After his suspension ended, Buchanon was added to 53-man roster after rookie Brandyn Thompson was waived and added to the Redskins' practice squad.
On November 5, 2011, Buchanon was placed on injured reserve having played in only one game the entire season in Week 7 against the Carolina Panthers.

==NFL career statistics==

| Year | Team | GP | Comb | Solo | Ast | Sack | FF | FR | Yds | Int | Yds | Avg | Lng | TD | PD |
|---|---|---|---|---|---|---|---|---|---|---|---|---|---|---|---|
| 2002 | OAK | 6 | 21 | 21 | 0 | 0.0 | 0 | 0 | 0 | 2 | 81 | 41 | 81 | 1 | 5 |
| 2003 | OAK | 16 | 42 | 40 | 2 | 0.0 | 2 | 0 | 0 | 6 | 176 | 29 | 83 | 2 | 10 |
| 2004 | OAK | 14 | 59 | 50 | 9 | 0.0 | 0 | 1 | 0 | 3 | 69 | 23 | 37 | 1 | 9 |
| 2005 | HOU | 10 | 35 | 29 | 6 | 0.0 | 0 | 0 | 0 | 0 | 0 | 0 | 0 | 0 | 4 |
| 2006 | HOU | 4 | 2 | 2 | 0 | 0.0 | 0 | 0 | 0 | 0 | 0 | 0 | 0 | 0 | 1 |
| 2006 | TB | 10 | 24 | 20 | 4 | 0.0 | 0 | 1 | 0 | 2 | 0 | 0 | 0 | 0 | 7 |
| 2007 | TB | 16 | 61 | 59 | 2 | 0.0 | 1 | 0 | 0 | 3 | 22 | 7 | 19 | 0 | 10 |
| 2008 | TB | 16 | 52 | 48 | 4 | 0.0 | 1 | 1 | 0 | 2 | 33 | 17 | 26 | 1 | 6 |
| 2009 | DET | 13 | 43 | 38 | 5 | 1.0 | 2 | 0 | 0 | 0 | 0 | 0 | 0 | 0 | 4 |
| 2010 | WAS | 16 | 49 | 41 | 8 | 0.0 | 2 | 1 | 0 | 2 | 51 | 26 | 43 | 0 | 18 |
| 2011 | WAS | 1 | 0 | 0 | 0 | 0 | 0 | 0 | 0 | 0 | 0 | 0 | 0 | 0 | 0 |
| Career |  | 122 | 388 | 348 | 40 | 1.0 | 8 | 4 | 0 | 20 | 432 | 22 | 83 | 5 | 74 |

==Personal life==
Buchanon is the cousin of former Tennessee Titans defensive end Jevon Kearse.

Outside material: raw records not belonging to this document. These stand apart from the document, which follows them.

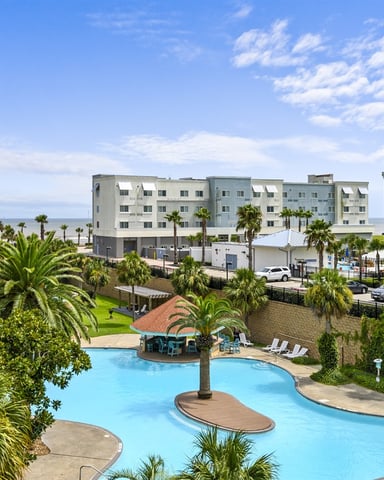 Resort pool with palm trees and lounge chairs, surrounded by multi-story apartment buildings and parking area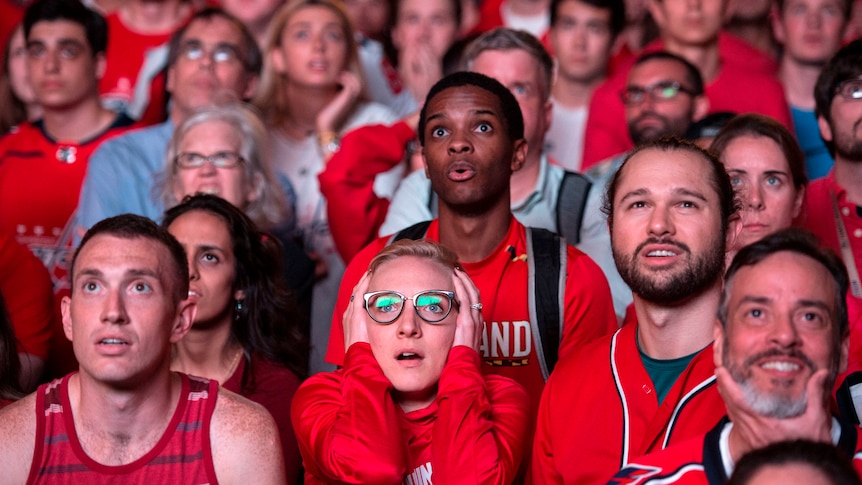 A group of people dressed in red team colours watch ahead with looks of intense anticipation and focus.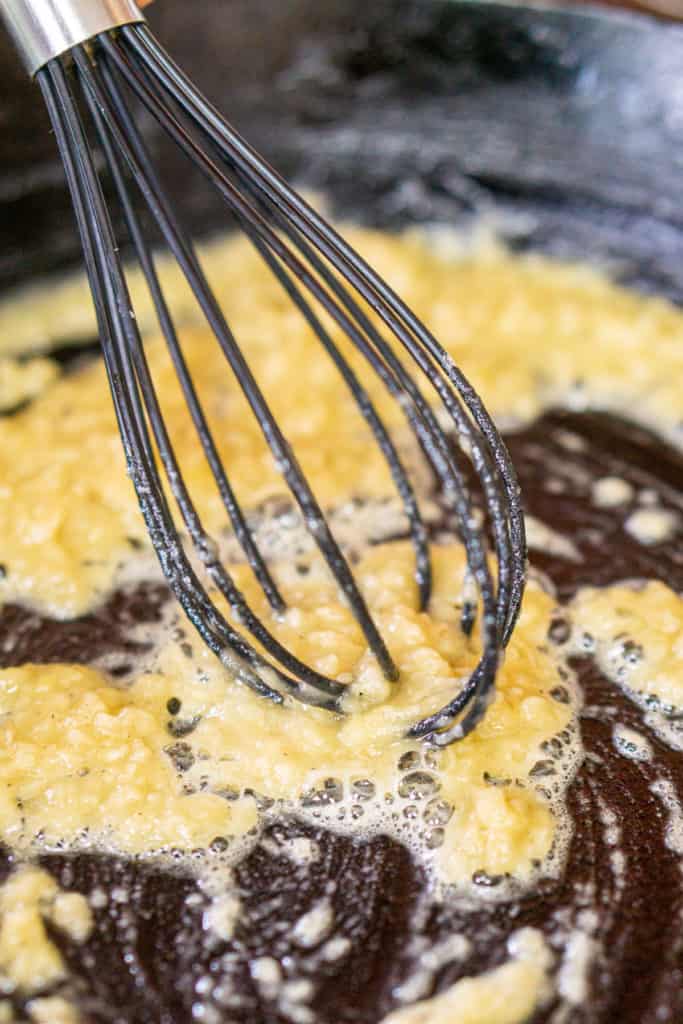 Whisking the butter and flour together in a cast-iron skillet to make the gravy roux.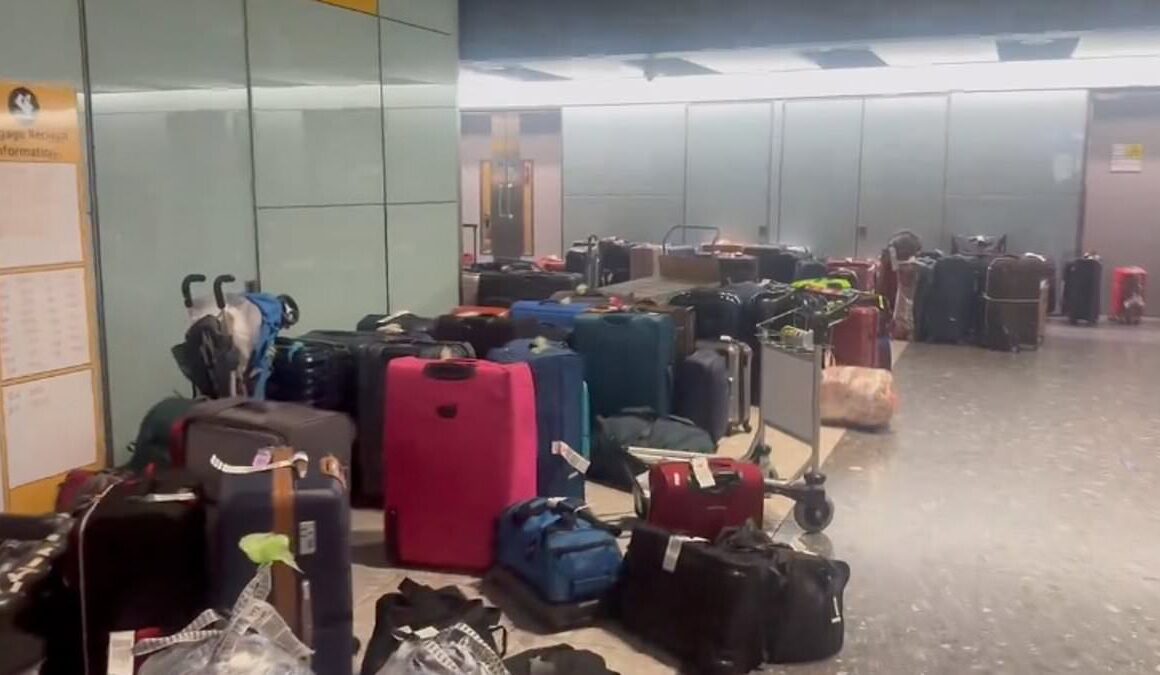 Airline bosses battle to clear baggage chaos at Heathrow after mountains of luggage are left to pile up after 60 British Airways flights are cancelled due to torrential rain and thunder in Europe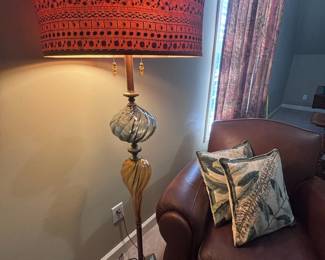 Glass base table lamp with red shade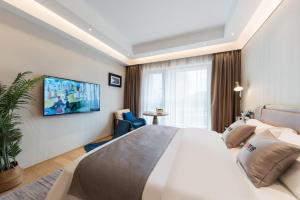 広州市にあるLivetour Hotel Financial City Kehui Road Metro Guangzhouのベッドルーム1室(大型ベッド1台、壁掛けテレビ付)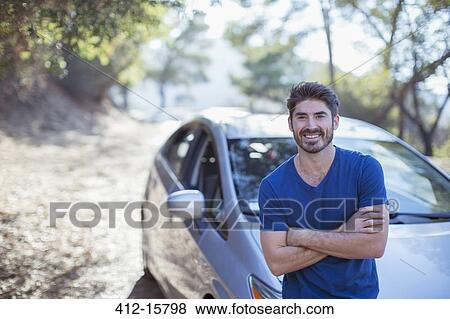 Stock Photo - Portrait of smiling man leaning on car. Fotosearch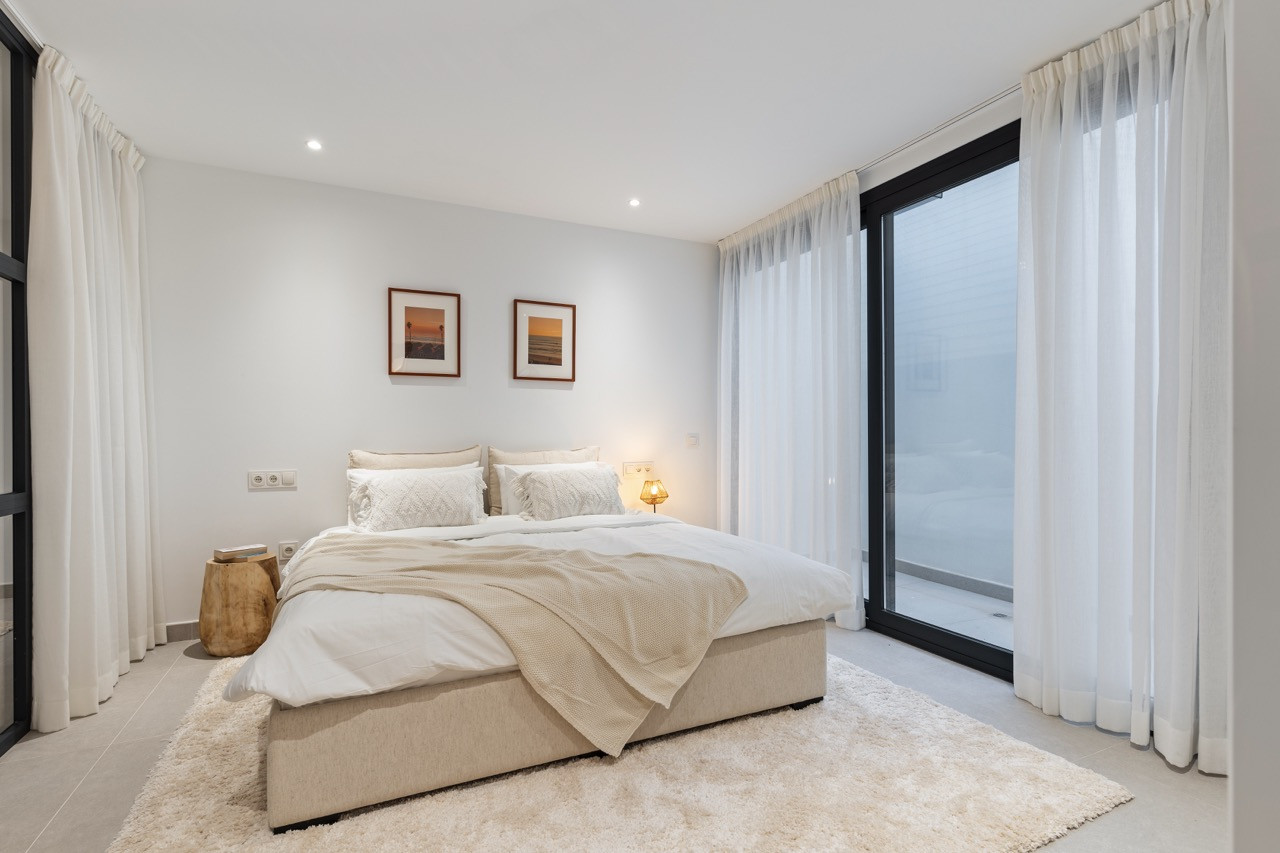 Cozy bedroom featuring a double bed and large glass doors to a terrace.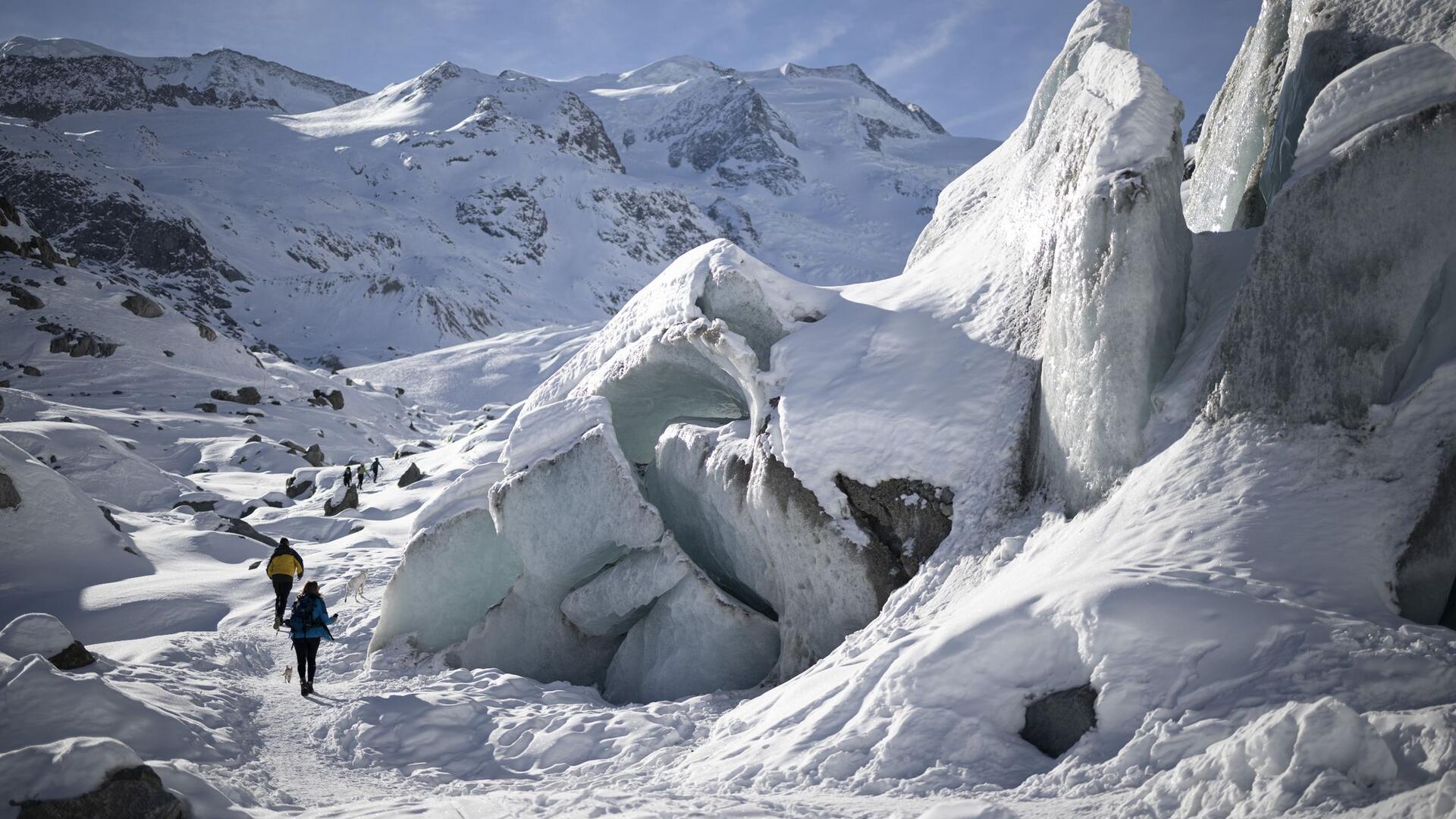 Bilder des Tages Sonne, Eis und Schnee: Während sich viele Menschen am Sonntag auf die faule Haut legen, werden diese Wanderer und sein Hund aktiv. Sie begehen den Morteratschgletscher in der Schweiz.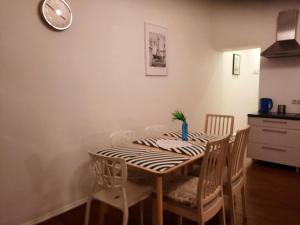 a dining room table with chairs and a clock on the wall at Stylish 2BR in Old Town Gem in Riga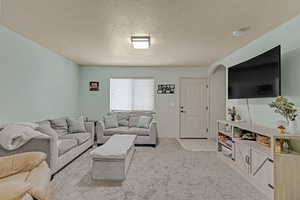 Living room with light colored carpet, a textured ceiling, light tile patterned flooring, and arched walkways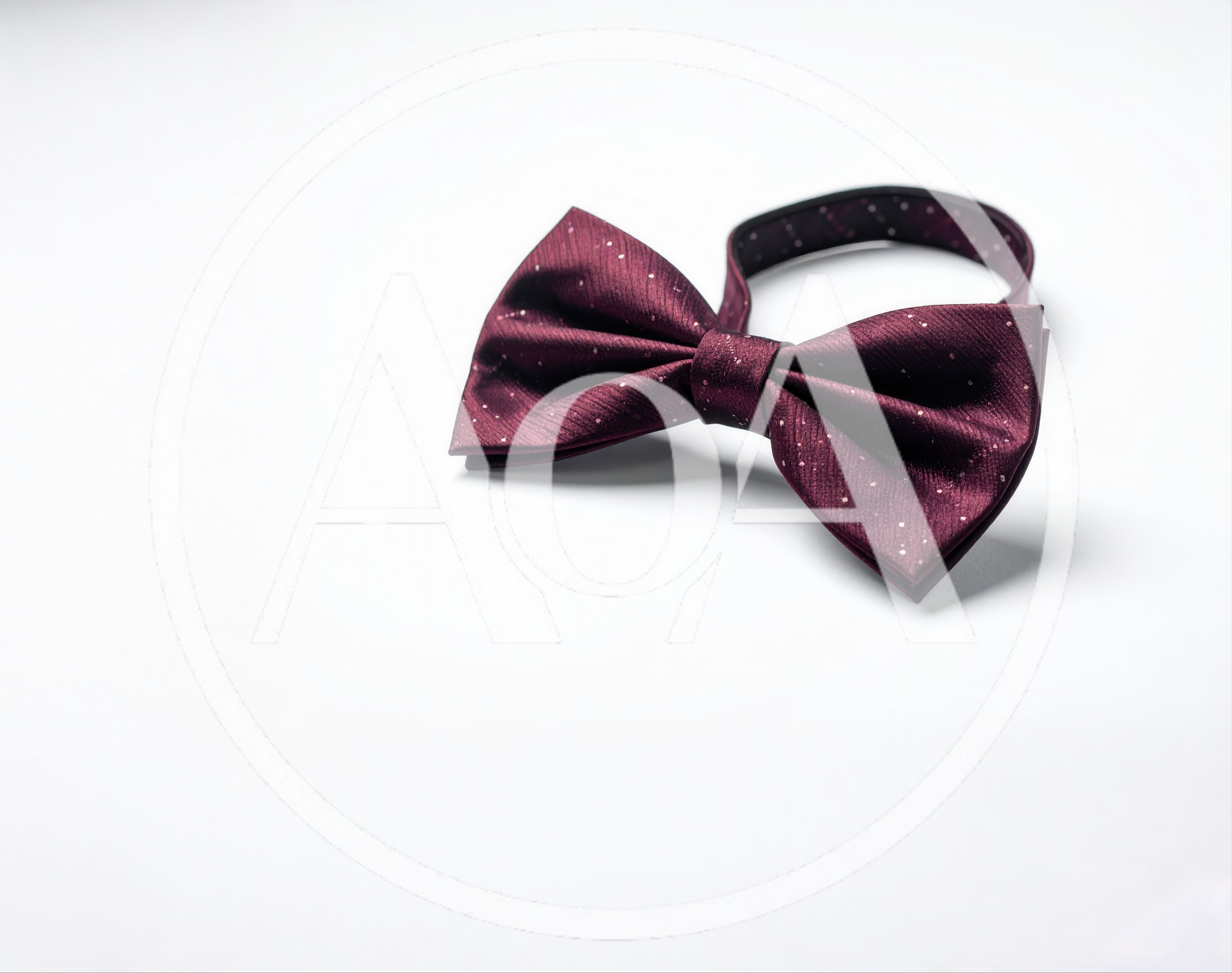 Burgundy Polka Dot Bow Tie on White Background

He was offered a $500,000 contract by the Cincinnati Reds to play baseball but ultimately decided to play football instead.

In Buchanon's book New Money: Staying Rich (2015, Two Harbors Press) he describes the money troubles common among young athletes who come into sudden wealth. Among other anecdotes he describes how his mother demanded a million dollars from him as compensation for raising him, after he was drafted by the Oakland Raiders with a $4.9 million signing bonus. He refused to pay the cash to her, noting among other objections: "If you do the math, one million dollars divided by 18 years of raising me was approximately $55,555.55 a year in restitution," an amount he considered excessive. He instead bought her an upscale home to occupy and paid the house's mortgage and maintenance costs; she used his childhood home as a rental property. After seven years he realized the new home's upkeep was more than he could afford, and Buchanon offered his mother a choice: he would either pay her a lump-sum, or buy a smaller house outright with no mortgage for her and his younger siblings to occupy. He reported that she took the cash and moved back to his childhood home, only to eventually lose it to foreclosure.

In 2016, Buchanon launched a board game, New Money: Staying Rich, designed to teach principles of financial literacy and management.